*Listed entries*:
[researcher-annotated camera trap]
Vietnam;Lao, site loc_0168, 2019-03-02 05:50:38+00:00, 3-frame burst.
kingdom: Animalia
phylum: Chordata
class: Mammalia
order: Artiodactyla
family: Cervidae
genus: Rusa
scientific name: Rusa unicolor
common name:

*What you need to do*: All of the entries should be transcribed exactly as they appear.

*Answer box*:
[researcher-annotated camera trap]
Vietnam;Lao, site loc_0168, 2019-03-02 05:50:38+00:00, 3-frame burst.
kingdom: Animalia
phylum: Chordata
class: Mammalia
order: Artiodactyla
family: Cervidae
genus: Rusa
scientific name: Rusa unicolor
common name:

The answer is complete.